2.2.4. Ingevolge artikel 1.1, eerste lid, van de Wet milieubeheer wordt in deze wet en de daarop berustende bepalingen onder afvalstoffen verstaan: alle stoffen, preparaten of andere producten die behoren tot de categorieën die zijn genoemd in bijlage I bij richtlijn nr. 75/442/EEG van de Raad van de Europese Gemeenschappen van 15 juli 1975 betreffende afvalstoffen, waarvan de houder zich ontdoet, voornemens is zich te ontdoen of zich moet ontdoen.
Of sprake is van een afvalstof moet worden beoordeeld met inachtneming van alle omstandigheden, waarbij rekening moet worden gehouden met de doelstelling van richtlijn nr. 75/442/EEG, terwijl ervoor moet worden gewaakt, dat afbreuk wordt gedaan aan de doeltreffendheid daarvan (arrest van het Hof van Justitie van de Europese Gemeenschappen van 15 juni 2000, Arco Chemie Nederland e.a., C-418/97 en C-419/97, AB 2000, 311).
2.2.5. Op grond van de stukken en het verhandelde ter zitting is gebleken dat het gemaaid gras, de bietenstaartjes/-puntjes en het maïs/maïsstro residuen zijn van productieprocessen in de agrarische sector en dat deze stoffen in ieder geval voor een deel van buiten de inrichting afkomstig zijn. Niet gebleken is dat beoogd is deze bijproducten te produceren als grondstof voor het vergistingsproces. De Afdeling is dan ook van oordeel dat de leveranciers van deze bijproducten zich daarvan ontdoen of moeten ontdoen, als bedoeld in artikel 1.1, eerste lid, van de Wet milieubeheer, en dat de bijproducten daarom zijn aan te merken als afvalstoffen.
Gelet op het vorenstaande moet de inrichting worden aangemerkt als een inrichting voor het mengen en thermisch behandelen van van buiten de inrichting afkomstige afvalstoffen, als bedoeld in categorie 28.4, onder c, sub 1 (oud), van bijlage I van het Ivb.
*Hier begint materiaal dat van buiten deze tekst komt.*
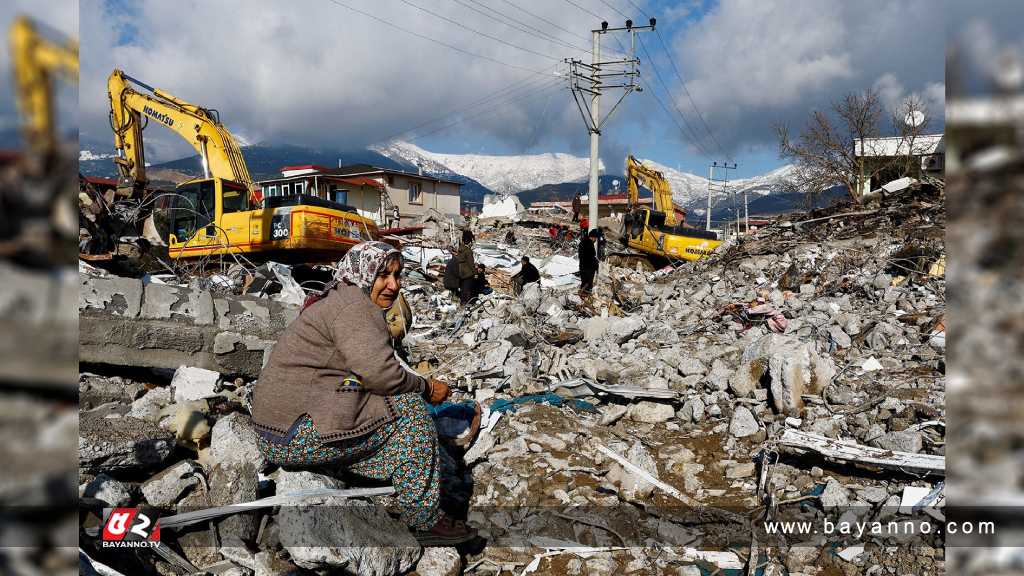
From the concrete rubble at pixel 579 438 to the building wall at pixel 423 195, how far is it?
26.7m

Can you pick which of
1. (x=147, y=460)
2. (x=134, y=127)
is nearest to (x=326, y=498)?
(x=147, y=460)

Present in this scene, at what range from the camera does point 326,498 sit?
240cm

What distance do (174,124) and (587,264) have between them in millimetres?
8449

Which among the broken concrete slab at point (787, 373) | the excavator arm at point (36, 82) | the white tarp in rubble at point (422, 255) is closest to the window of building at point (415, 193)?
the white tarp in rubble at point (422, 255)

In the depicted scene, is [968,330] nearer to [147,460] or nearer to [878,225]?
[147,460]

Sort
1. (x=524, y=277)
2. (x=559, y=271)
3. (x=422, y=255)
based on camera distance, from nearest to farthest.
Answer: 1. (x=524, y=277)
2. (x=422, y=255)
3. (x=559, y=271)

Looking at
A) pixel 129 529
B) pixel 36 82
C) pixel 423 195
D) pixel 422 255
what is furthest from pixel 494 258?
pixel 423 195

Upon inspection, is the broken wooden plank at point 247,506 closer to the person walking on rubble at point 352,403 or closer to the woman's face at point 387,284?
the person walking on rubble at point 352,403

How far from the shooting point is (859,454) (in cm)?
303

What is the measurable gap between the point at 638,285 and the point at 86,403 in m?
10.4

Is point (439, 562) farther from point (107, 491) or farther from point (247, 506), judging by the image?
point (107, 491)

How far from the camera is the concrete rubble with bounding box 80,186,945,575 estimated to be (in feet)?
7.98

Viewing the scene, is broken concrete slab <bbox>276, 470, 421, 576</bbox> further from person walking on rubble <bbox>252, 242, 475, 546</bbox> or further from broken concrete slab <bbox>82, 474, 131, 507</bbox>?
broken concrete slab <bbox>82, 474, 131, 507</bbox>

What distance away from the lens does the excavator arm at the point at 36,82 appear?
50 centimetres
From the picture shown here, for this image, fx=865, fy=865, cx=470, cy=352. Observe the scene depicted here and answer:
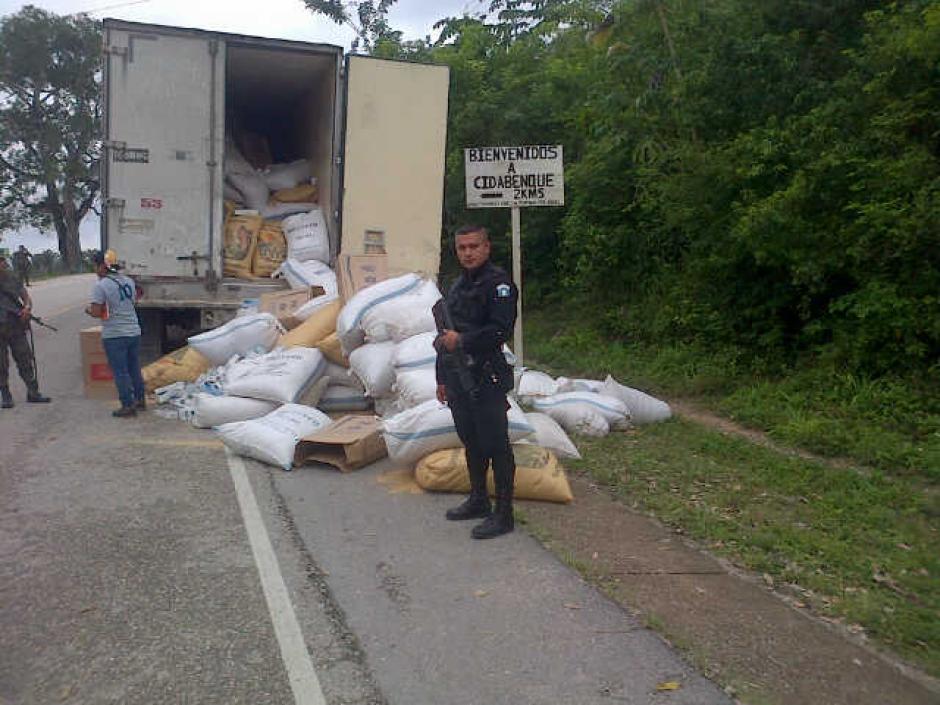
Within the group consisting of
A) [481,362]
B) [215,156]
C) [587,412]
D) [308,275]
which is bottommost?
[587,412]

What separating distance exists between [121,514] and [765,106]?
22.6 feet

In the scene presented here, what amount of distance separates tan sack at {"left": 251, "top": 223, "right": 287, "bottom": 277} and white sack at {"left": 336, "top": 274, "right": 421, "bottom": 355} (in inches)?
107

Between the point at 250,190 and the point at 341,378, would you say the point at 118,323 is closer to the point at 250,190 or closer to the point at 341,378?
the point at 341,378

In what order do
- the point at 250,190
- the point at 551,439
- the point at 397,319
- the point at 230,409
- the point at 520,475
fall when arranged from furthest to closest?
the point at 250,190
the point at 397,319
the point at 230,409
the point at 551,439
the point at 520,475

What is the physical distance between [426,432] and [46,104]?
4572 cm

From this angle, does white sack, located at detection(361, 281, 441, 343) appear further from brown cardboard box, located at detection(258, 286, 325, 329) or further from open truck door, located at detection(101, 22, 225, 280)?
open truck door, located at detection(101, 22, 225, 280)

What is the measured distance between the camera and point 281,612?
12.3 feet

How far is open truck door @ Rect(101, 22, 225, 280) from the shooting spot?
353 inches

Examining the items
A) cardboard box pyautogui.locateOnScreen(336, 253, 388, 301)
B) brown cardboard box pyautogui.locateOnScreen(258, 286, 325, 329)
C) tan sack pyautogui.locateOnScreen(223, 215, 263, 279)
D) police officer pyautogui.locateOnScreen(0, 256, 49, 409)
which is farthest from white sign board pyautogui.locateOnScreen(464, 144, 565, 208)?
police officer pyautogui.locateOnScreen(0, 256, 49, 409)

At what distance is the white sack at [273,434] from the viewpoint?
612 centimetres

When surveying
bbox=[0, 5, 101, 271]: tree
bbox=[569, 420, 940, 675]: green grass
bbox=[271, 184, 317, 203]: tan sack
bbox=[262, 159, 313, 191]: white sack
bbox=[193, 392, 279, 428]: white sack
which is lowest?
bbox=[569, 420, 940, 675]: green grass

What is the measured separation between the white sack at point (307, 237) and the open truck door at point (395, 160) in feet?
1.27

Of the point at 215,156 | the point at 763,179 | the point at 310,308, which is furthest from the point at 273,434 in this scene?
the point at 763,179

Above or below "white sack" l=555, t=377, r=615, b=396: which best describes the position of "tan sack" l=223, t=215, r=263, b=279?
above
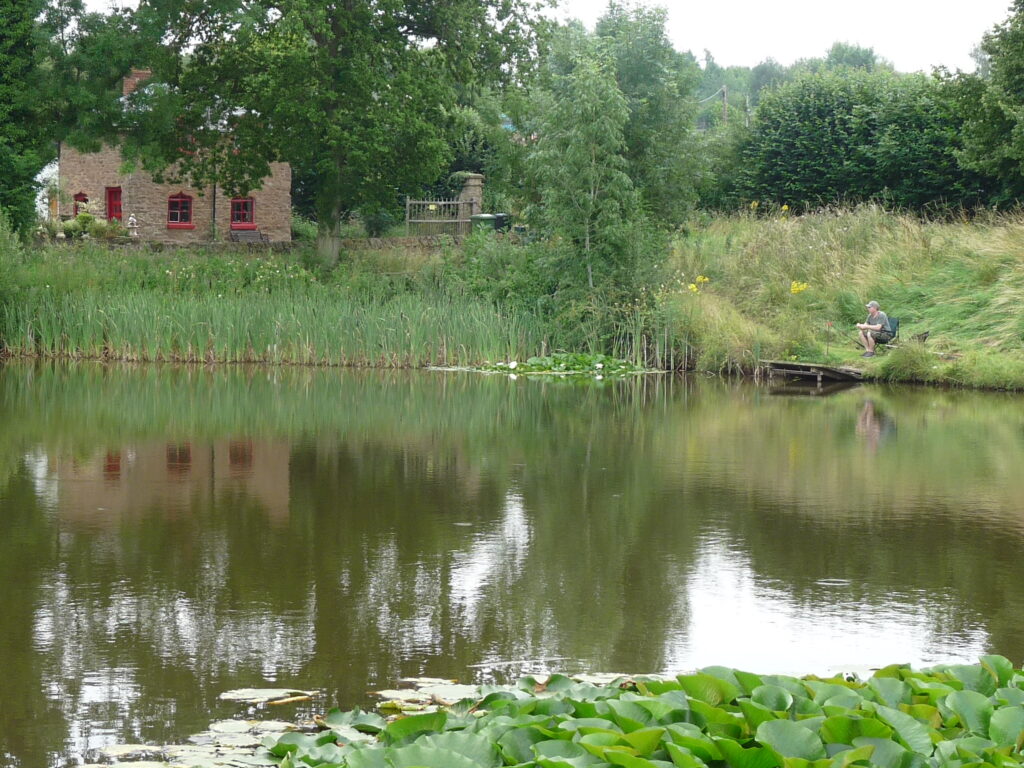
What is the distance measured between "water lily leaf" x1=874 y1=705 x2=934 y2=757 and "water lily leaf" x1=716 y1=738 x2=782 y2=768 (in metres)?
0.42

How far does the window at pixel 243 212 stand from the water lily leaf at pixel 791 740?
37.5 meters

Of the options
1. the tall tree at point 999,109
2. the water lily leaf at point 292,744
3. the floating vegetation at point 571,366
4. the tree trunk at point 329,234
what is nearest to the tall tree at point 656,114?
the tall tree at point 999,109

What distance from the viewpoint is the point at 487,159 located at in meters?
37.6

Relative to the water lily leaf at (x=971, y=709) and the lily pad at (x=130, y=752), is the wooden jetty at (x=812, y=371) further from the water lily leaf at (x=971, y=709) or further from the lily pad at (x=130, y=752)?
the lily pad at (x=130, y=752)

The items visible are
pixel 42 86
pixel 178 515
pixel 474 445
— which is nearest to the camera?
pixel 178 515

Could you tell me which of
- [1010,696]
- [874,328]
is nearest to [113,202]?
[874,328]

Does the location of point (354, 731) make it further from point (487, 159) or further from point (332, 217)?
point (487, 159)

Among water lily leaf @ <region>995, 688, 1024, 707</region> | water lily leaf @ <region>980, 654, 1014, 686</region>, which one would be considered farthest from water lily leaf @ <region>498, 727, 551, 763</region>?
water lily leaf @ <region>980, 654, 1014, 686</region>

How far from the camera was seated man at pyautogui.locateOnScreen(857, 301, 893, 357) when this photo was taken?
20.8m

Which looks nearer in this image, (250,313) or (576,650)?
(576,650)

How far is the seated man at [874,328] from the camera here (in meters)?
20.8

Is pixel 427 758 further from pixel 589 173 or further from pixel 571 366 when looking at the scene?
pixel 589 173

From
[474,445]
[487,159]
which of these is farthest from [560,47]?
[474,445]

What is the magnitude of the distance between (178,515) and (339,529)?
116cm
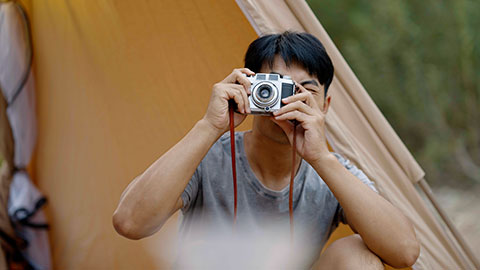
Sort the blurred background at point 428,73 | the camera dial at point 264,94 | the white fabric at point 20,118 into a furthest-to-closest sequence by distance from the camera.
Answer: the blurred background at point 428,73 < the white fabric at point 20,118 < the camera dial at point 264,94

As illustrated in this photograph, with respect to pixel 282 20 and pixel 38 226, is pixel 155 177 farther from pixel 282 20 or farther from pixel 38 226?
pixel 38 226

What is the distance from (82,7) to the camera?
1703 mm

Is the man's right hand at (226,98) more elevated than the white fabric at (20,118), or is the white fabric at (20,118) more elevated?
the white fabric at (20,118)

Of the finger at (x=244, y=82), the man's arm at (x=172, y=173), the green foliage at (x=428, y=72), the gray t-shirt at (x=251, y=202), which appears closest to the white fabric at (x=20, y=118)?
the gray t-shirt at (x=251, y=202)

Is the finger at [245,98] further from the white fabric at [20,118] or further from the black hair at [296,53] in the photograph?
the white fabric at [20,118]

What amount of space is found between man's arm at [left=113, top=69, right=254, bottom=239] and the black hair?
0.39 ft

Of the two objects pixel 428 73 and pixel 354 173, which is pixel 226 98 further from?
pixel 428 73

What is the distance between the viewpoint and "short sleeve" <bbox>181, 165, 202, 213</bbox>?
1113 millimetres

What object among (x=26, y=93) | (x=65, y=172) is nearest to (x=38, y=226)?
(x=65, y=172)

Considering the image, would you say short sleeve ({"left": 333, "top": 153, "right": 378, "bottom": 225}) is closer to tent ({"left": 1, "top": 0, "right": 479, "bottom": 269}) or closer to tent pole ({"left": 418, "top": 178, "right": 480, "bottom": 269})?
tent ({"left": 1, "top": 0, "right": 479, "bottom": 269})

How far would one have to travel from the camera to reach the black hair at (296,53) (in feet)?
3.64

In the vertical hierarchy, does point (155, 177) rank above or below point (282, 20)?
below

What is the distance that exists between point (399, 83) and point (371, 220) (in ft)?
8.42

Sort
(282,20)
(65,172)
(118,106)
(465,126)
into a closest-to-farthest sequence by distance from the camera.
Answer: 1. (282,20)
2. (118,106)
3. (65,172)
4. (465,126)
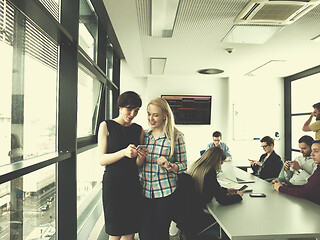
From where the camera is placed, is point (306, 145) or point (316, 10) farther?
point (306, 145)

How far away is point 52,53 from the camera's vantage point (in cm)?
200

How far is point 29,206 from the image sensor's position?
5.75 feet

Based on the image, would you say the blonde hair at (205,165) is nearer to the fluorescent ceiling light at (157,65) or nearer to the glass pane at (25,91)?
the glass pane at (25,91)

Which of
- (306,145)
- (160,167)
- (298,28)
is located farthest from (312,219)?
(298,28)

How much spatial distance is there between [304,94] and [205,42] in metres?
3.59

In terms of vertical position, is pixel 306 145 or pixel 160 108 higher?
pixel 160 108

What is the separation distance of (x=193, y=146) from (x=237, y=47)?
10.4 ft

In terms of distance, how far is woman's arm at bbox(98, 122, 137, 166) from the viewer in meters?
1.77

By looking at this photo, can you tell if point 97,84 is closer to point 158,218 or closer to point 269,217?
point 158,218

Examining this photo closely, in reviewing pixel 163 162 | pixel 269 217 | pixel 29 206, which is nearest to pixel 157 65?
pixel 163 162

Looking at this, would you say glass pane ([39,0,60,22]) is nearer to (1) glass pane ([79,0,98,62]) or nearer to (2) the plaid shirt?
(1) glass pane ([79,0,98,62])

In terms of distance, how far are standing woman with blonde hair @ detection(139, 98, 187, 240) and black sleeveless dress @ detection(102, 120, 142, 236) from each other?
0.27ft

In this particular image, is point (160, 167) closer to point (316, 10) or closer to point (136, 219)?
point (136, 219)

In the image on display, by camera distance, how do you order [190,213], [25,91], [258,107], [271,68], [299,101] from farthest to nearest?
[258,107]
[299,101]
[271,68]
[190,213]
[25,91]
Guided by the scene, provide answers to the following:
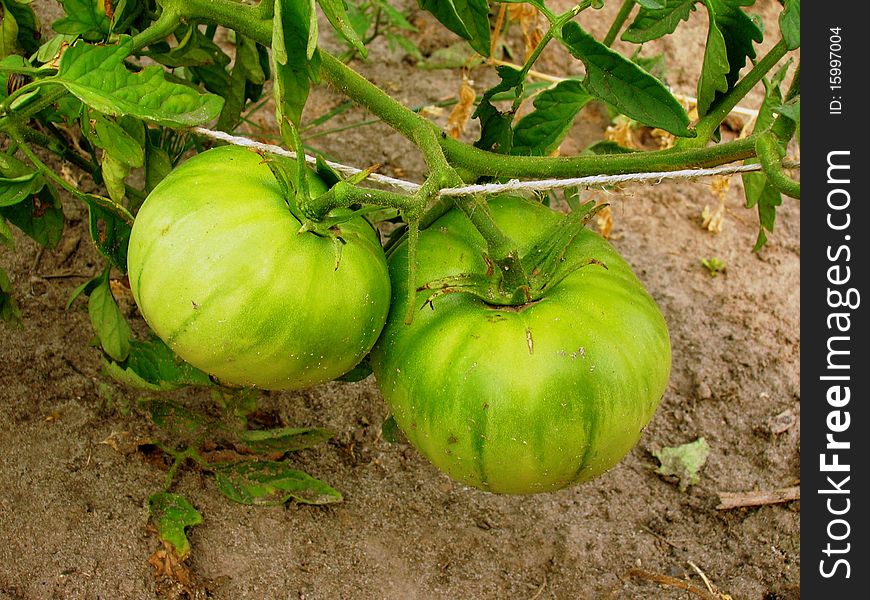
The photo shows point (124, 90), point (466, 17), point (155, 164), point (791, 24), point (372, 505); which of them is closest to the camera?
point (124, 90)

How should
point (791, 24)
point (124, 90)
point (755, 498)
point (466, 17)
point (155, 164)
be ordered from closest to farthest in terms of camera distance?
1. point (124, 90)
2. point (791, 24)
3. point (466, 17)
4. point (155, 164)
5. point (755, 498)

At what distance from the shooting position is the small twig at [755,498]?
71.9 inches

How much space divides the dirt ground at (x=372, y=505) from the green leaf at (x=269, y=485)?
5 cm

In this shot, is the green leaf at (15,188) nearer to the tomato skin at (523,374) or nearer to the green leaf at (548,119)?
the tomato skin at (523,374)

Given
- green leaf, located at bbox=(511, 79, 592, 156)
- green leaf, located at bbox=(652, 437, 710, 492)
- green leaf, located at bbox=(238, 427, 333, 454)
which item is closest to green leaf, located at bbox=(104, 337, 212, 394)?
green leaf, located at bbox=(238, 427, 333, 454)

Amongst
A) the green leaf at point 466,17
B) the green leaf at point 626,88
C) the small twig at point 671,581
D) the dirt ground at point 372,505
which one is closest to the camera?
the green leaf at point 626,88

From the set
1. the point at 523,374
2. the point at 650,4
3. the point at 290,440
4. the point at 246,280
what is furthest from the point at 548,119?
the point at 290,440

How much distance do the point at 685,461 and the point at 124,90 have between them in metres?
1.33

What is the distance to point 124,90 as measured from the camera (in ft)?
3.69

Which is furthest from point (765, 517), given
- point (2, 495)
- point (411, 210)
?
point (2, 495)

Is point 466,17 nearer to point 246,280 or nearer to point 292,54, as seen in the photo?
point 292,54

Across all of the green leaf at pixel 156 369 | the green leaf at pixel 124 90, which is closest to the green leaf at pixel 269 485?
the green leaf at pixel 156 369

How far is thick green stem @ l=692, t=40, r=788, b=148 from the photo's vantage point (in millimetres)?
1318

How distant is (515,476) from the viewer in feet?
3.92
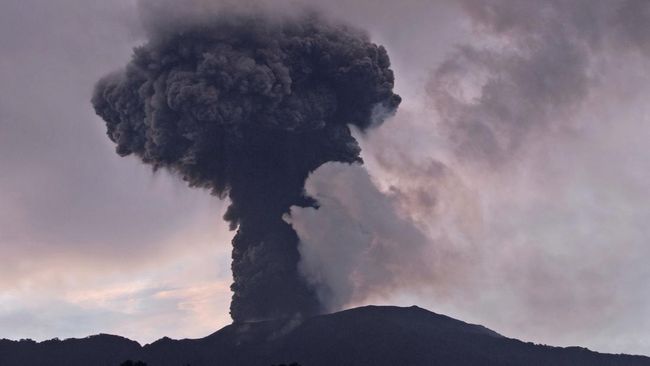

Categorie 28.7 van bijlage I van het Ivb is niet van toepassing. Nu met betrekking tot categorie 28.4 (oud) van bijlage I van het Ivb het college van gedeputeerde staten is aangewezen als bevoegd gezag, is het bestreden besluit genomen in strijd met artikel 8.2, tweede lid, van de Wet milieubeheer, in samenhang met artikel 3.1 en bijlage I (oud) van het Ivb.
2.3. Het beroep is gegrond. Het bestreden besluit dient te worden vernietigd. Nu dit besluit door een onbevoegd bestuursorgaan is genomen, laat de Afdeling de beroepsgronden buiten bespreking.
2.4. Verweerder dient op na te melden wijze in de proceskosten te worden veroordeeld.
De Afdeling bestuursrechtspraak van de Raad van State
Recht doende in naam der Koningin:
I. verklaart het beroep gegrond;
II. vernietigt het besluit van het college van burgemeester en wethouders van Leek van 14 juni 2005;
III. veroordeelt het college van burgemeester en wethouders van Leek tot vergoeding van bij appellanten in verband met de behandeling van het beroep opgekomen proceskosten tot een bedrag van € 463,42 (zegge: vierhonderddrieënzestig euro en tweeënveertig cent), waarvan een gedeelte groot € 322,00 is toe te rekenen aan door een derde beroepsmatig verleende rechtsbijstand; het dient door de gemeente Leek aan appellanten onder vermelding van het zaaknummer te worden betaald;
IV. gelast dat de gemeente Leek aan appellanten het door hen voor de behandeling van het beroep betaalde griffierecht ten bedrage van € 138,00 (zegge: honderdachtendertig euro) vergoedt.
Aldus vastgesteld door mr. J.H. van Kreveld, Voorzitter, en mr. H.Ph.J.A.M. Hennekens en mr. P.C.E. van Wijmen, Leden, in tegenwoordigheid van mr. P. Plambeck, ambtenaar van Staat.